2-Hydroxypropyl-ß-cyclodextrin Regulates the Epithelial to Mesenchymal Transition in Breast Cancer Cells by Modulating Cholesterol Homeostasis and Endoplasmic Reticulum Stress.

Cholesterol metabolism affects endoplasmic reticulum (ER) stress and modulates epithelial-mesenchymal transition (EMT). Our previous study demonstrated that 2-hydroxypropyl-ß-cyclodextrin (HP-ß-CD) attenuated EMT by blocking the transforming growth factor (TGF)-ß/Smad signaling pathway and activating ER stress in MDA-MB-231 cells. To further assess the detailed mechanisms between cholesterol metabolism, ER stress, and EMT, LXR-623 (an agonist of LXRα) and simvastatin were used to increase and decrease cholesterol efflux and synthesis, respectively. Here, we found that high HP-ß-CD concentrations could locally increase cholesterol levels in the ER by decreasing LXRα expression and increasing Hydroxymethylglutaryl-Coenzyme A reductase (HMGCR) expression in MDA-MB-231 and BT-549 cells, which triggered ER stress and inhibited EMT. Meanwhile, tunicamycin-induced ER stress blocked the TGF-ß/Smad signaling pathway.
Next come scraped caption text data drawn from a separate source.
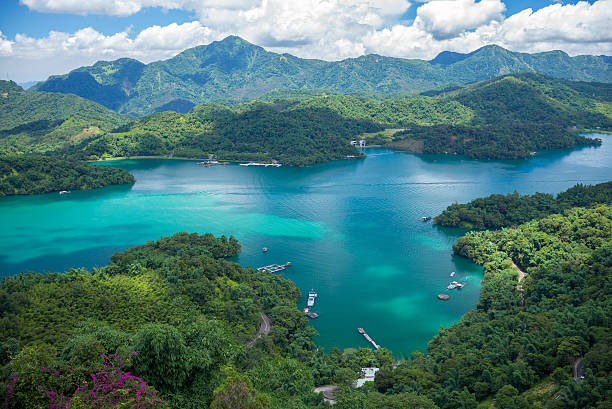 5 Days Tour in Taiwan - AC01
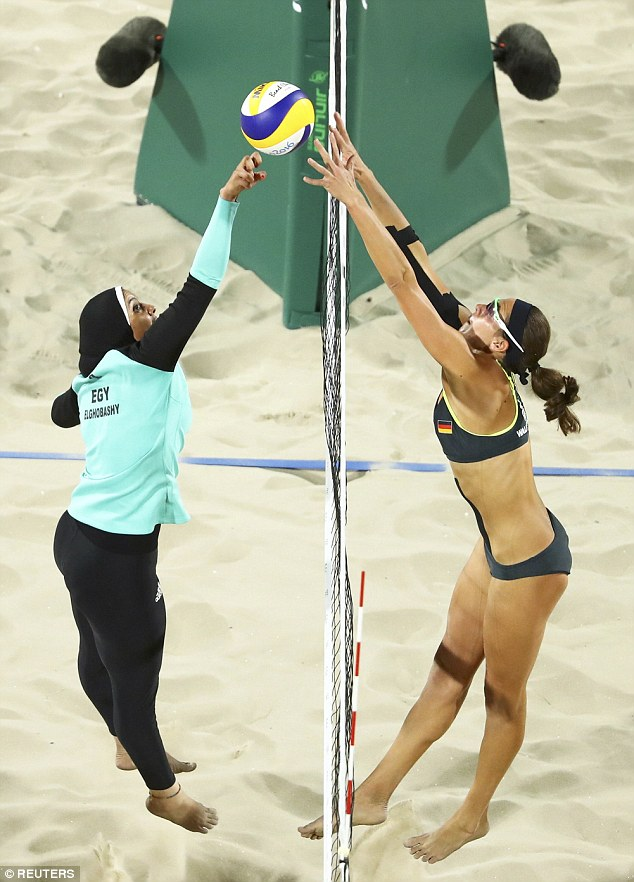 Olympics - Volleyball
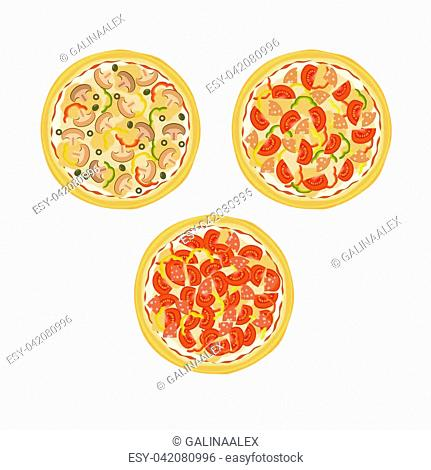 Three pizzas with tomatoes, mushrooms, sausage and peppers on the plate isolated on white background. Vector illustration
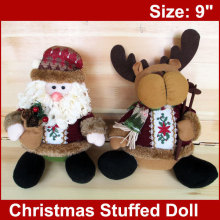2pcs  Christmas Plush Toy 9″  Claus and Deer Fun Stuffed  Xmas Decoration Gifts FREESHIPPING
However, low HP-ß-CD concentrations can decrease the level of membrane cholesterol, enhance the TGF-ß receptor I levels in lipid rafts, which helped to activate TGF-ß/Smad signaling pathway, inhibit ER stress and elevate EMT. Based on our findings, the use of high HP-ß-CD concentration can lead to cholesterol accumulation in the ER, thereby inducing ER stress, which directly suppresses TGF-ß pathway-induced EMT. However, HP-ß-CD is proposed to deplete membrane cholesterol at low concentrations and concurrently inhibit ER stress and induce EMT by promoting the TGF-ß signaling pathways.